Does anyone else have the feeling that Bryan Colangelo is brewing up his greatest masterpiece yet? Look for the 06-07 Raptors to run a redefinition of what you thought basketball was. Picture this; Bosh, Villanueva and Bargnani together. The latter 2 have no problems with the NBA 3, and Bosh's range seemed to be expanding game by game last season. Throw gunnner Mo Pete into the mix, and allow for Colangelo's genious to solve the PG mystery and voila! We have Phoenix Version 3.5Beta.

 
At 6/12/2006 5:55 PM, Blogger bobduck said...

On the other hand, anon, who says that Colangelo won't violate even his own paradigm to create a whole new beast entirely?

He basically redefined the way basketball can be thought of with his PHX team, why not make another inventive leap forward now that he has a different cast of characters. Pat Riley did it with his Knicks, creating the polar opposite of the 1980s Lakers in the process.

 
At 6/13/2006 3:11 AM, Anonymous Anonymous said...

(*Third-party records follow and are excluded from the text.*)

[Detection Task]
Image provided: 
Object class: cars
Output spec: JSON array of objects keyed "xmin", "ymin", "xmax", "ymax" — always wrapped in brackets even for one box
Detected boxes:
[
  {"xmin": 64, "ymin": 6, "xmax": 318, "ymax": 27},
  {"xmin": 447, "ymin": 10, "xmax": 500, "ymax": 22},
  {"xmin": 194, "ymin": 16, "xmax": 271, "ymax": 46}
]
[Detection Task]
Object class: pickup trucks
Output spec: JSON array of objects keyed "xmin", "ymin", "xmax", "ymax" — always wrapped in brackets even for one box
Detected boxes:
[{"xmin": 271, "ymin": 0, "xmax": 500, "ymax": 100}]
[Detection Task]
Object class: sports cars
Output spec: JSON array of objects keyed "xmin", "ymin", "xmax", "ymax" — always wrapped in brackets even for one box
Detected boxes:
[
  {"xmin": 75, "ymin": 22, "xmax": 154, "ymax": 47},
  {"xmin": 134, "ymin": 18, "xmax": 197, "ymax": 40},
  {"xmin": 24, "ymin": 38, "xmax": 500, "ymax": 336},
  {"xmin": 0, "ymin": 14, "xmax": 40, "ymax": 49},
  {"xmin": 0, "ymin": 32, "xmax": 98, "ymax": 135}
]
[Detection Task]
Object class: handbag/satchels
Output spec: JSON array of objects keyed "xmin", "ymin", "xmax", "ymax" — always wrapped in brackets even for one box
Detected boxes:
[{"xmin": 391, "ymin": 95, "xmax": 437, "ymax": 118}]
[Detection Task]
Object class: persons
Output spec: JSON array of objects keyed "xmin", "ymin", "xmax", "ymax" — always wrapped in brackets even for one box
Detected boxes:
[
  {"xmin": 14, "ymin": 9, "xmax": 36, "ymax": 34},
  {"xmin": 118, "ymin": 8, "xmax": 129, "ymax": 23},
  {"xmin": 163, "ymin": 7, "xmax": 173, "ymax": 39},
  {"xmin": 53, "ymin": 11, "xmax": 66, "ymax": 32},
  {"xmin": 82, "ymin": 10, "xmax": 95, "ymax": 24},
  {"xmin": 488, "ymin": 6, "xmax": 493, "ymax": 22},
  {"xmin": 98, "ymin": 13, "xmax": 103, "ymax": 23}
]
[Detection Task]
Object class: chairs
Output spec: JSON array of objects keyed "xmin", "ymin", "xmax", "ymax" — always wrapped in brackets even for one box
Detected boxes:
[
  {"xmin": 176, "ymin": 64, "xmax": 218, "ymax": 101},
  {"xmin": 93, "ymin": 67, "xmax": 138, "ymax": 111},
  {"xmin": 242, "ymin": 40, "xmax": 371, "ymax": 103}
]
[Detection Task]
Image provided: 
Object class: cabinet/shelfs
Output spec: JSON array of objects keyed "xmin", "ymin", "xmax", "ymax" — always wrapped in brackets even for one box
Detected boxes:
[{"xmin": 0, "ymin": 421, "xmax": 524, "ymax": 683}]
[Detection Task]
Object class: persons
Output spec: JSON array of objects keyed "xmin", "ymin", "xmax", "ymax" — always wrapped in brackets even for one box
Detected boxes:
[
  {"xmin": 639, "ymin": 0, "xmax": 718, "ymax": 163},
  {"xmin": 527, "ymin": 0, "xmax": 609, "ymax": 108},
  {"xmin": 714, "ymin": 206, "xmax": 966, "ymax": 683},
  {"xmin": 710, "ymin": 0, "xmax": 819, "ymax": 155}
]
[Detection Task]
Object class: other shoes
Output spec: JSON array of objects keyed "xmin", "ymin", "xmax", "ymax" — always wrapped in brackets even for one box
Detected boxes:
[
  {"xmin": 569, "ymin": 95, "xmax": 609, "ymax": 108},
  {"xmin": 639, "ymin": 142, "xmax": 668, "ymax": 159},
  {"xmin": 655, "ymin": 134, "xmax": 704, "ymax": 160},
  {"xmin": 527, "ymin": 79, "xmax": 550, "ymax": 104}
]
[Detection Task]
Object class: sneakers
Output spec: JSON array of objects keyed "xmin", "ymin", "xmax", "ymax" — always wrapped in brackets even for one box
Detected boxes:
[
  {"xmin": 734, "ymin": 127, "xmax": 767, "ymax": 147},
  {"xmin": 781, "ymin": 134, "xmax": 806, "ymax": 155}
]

Perhaps Colangelo reads this and is attempting to create the most FD team possible. He already has the underappreciated star in Bosh, he could have the obligatory Eurostar in Bargnani, Pape Sow and Matt Bonner are those quirky big guys fans love, and they have the oddball, Charlie Villanueva, who has no hair on his body due to some rare medical condition. He's a Carlos Arroyo spin-pass away from a group who may never win anything, but would be fascinating to watch.

 
At 6/13/2006 10:21 AM, Blogger barkan said...

Mo Pete for Arroyo? Mike James does not a Colangelo PG make, free agency has little to offer in the way of true playmakers, and Orlando could use a veteran shooter more than their cache of three points...

I think Colangelo's brilliance in the PHX experiment relied on the concurrent no-perimeter-contact rule change, a paradigmatic adjustment in officiating that shifted the balance of power in the Association from the post to the perimeter. As far as I know, no such rule change would really allow a reinvention of the same magnitude for next season. Which isn't to say three multi-skilled forwards wouldn't be interesting (see Nowitzki-Walker-Jamison), but it would take a coach with D'Antoni's balls and a comparatively huge officiating revision to prove as revolutionary as the 04-05 Suns.

 
At 6/13/2006 4:07 PM, Anonymous Anonymous said...

To this incredibly long front court add a 2005 second rounder in one Roko Leni-Ukic, a 6'5" pure point guard who-- having recently been brought forward with the cry of "bring in the understudy"-- is tearing it up as a starter with Tau Ceramica in their playoff run.

PG (Roko): 6'5"
SG (MoPe): 6'7"
SF (ABar): 7'0"
PF (CV31): 6'10"
C (Bosh): 6'11"

That adds up to almost 34 feet of athlete, and would have to give Toronto the tallest lineup in the league.